„Tagesspiegel“-Kolumne (4): Frieren statt rutschen – Wenn auf Kosten der Kinder gespart wird

Seit geraumer Zeit darf ich regelmäßig für den Berliner „Tagesspiegel“ schreiben. Auf Papier! Meine Kolumne auf den dortigen Familienseiten heißt „Oh, Mann!“. Hier ist Folge 4, die am 1. April 2023 „im Blatt“ erschien und in der er es meine bibbernde Erkenntnis geht: Draußen wird es wärmer, in den Hallenbädern und den Herzen noch nicht.

Seit vergangenem Winter für Kinder auch in Hallenbädern nötig: Neopren-Anzug

Erinnern Sie sich noch an all die Corona-Maßnahmen in den Jahren 2020-2022? An Lockdowns, Schul- und Kitaschließungen? An Homeschooling und Wechselunterricht? An gesperrte Spielplätze und Parks? Und daran, dass Autohäuser und Bundesligastadien ihre Türen vor Klassenzimmern und Sportvereinen wieder öffnen durften – während auch zwei Jahre nach Beginn der Pandemie weder tragfähige Konzepte im Bildungsbereich noch ausreichend Luftfiltergeräte da waren? Nun, damals wurde auf dem Rücken der Kinder, die ja selbst eine vulnerable Gruppe sind, zwei andere vulnerable Gruppen, nämlich die Älteren und Vorerkrankten, sowie „die Wirtschaft“ geschützt. Bloß dankt es ihnen niemand.

Mittlerweile ist Corona kaum noch des Smalltalks wert. Seit Beginn des russischen Angriffskriegs gegen die Ukraine steigen Energie- und Lebensmittelpreise sowie die Inflation. Nicht nur jede*r einzelne Bürger*in muss sparen, auch die Stadt und das Land muss es. Dies geschieht zum Beispiel durch Runterregelung der Wassertemperatur in Hallenbädern oder Komplettschließung der dortigen Kinder- und Freizeitbereiche – und damit auf Kosten der, richtig, Kinder, denen schon zu Hochzeiten der Pandemie nachgesagt wurde, dass sie eine Generation der Spätschwimmlerner werden würden.

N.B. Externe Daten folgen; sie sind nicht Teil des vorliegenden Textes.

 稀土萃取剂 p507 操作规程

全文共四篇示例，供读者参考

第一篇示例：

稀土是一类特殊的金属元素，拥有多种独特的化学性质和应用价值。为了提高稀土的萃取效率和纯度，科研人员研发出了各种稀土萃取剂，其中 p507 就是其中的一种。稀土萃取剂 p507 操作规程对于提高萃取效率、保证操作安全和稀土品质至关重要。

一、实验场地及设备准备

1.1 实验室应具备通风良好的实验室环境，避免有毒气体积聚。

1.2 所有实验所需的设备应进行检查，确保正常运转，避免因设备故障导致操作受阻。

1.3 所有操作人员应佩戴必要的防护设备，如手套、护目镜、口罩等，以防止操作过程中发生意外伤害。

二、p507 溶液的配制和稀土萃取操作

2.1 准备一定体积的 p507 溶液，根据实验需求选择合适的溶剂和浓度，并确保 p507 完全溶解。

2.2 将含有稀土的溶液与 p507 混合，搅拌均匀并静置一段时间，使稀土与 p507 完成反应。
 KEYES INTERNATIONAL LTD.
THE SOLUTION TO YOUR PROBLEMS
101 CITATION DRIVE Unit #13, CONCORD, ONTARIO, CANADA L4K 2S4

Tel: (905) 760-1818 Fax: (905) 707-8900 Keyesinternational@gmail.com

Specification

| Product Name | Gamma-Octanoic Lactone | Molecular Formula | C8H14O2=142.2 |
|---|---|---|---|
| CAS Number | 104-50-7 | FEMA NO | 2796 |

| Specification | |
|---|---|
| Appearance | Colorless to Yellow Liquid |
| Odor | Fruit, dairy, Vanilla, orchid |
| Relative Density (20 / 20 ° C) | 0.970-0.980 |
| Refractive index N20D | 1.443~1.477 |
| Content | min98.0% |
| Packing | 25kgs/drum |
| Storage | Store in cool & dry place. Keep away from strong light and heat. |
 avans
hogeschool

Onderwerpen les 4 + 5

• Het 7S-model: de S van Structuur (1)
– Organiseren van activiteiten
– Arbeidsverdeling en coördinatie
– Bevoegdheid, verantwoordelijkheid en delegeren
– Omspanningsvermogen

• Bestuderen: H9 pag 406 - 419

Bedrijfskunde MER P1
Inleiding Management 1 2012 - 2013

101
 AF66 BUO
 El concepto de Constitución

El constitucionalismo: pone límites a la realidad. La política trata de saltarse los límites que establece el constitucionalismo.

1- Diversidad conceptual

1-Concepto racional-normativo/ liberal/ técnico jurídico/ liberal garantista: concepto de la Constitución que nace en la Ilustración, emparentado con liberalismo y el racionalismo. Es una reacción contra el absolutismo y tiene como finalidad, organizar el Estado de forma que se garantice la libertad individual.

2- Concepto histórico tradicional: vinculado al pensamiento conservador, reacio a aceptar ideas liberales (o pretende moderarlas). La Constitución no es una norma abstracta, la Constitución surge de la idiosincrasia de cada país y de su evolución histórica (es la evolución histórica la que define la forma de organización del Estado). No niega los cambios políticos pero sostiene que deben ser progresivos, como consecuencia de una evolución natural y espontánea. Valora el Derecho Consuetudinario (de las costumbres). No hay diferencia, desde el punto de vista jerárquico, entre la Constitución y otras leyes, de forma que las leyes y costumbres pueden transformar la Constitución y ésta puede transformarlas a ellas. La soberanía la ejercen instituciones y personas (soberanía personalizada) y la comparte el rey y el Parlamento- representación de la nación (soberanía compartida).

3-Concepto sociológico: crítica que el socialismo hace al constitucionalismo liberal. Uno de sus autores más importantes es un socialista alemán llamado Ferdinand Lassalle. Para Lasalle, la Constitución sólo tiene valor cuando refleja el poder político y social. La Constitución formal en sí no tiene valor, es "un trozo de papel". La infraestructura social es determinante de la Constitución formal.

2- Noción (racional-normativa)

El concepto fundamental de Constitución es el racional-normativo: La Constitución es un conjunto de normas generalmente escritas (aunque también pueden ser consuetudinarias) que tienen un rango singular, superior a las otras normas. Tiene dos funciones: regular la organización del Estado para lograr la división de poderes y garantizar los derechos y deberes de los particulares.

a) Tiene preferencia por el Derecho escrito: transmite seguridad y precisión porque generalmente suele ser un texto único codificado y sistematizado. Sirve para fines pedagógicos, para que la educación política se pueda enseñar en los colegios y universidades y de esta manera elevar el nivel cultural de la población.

Kann das warme Wasser nicht mal sehen

Verstehen Sie mich nicht falsch: Auch jetzt hege ich grundsätzliches Verständnis für fast alle Maßnahmen und trage sie für meine Kinder, meine Mitmenschen und mich selbst gerne mit. Wenn ich aber sehe, wie in Großraumbüros 24/7 die Heizungen bollern und das Licht brennt, Reichstag und Co. wie eh und je erstrahlen, Autos weiterhin die Innenstadt verstopfen und viele ungedämmte Altbauwohnungen wegen undichter Fensterrahmen und Türen „für draußen“ beheizt werden (und die Duschen in den Hallenbädern stundenlang auf über 30 Grad Celsius laufen dürfen), fällt es mir schwer, meinem Sohn zu erklären, warum er beim Schwimmen frieren muss und nicht rutschen darf. Nach Ostern würden die Temperaturen zwar geändert, kündigten die Bäderbetriebe kürzlich an. Aber wirklich warm wird’s wohl auch dann nicht wieder.

Unsere Zwischenlösung: Statt zu unserem eigentlichen Lieblingsbad in Schöneberg fahre ich mit meinen Söhnen seit Monaten in ein anderes im Süden der Stadt. Dort ist das Kinderbecken wenigstens geöffnet und gefühlt etwas wärmer, selbst an Wochenenden wenig los und der Sprungturm jederzeit nutzbar. Müssen wir bloß mit dem Auto hin, das Benzin braucht, das wiederum… Sie ahnen den Teufelskreis…

P.S.: Schon gehört? Wegen Fachkräftemangel sollen bald sogar Eltern und andere Verwandte in den Kitas aushelfen. Ein Schlag ins Gesicht arbeitnehmender Mütter und Väter sowie ausgebildeten Pädagog*innen. Mit ihnen und den Kindern kann man es offenbar machen.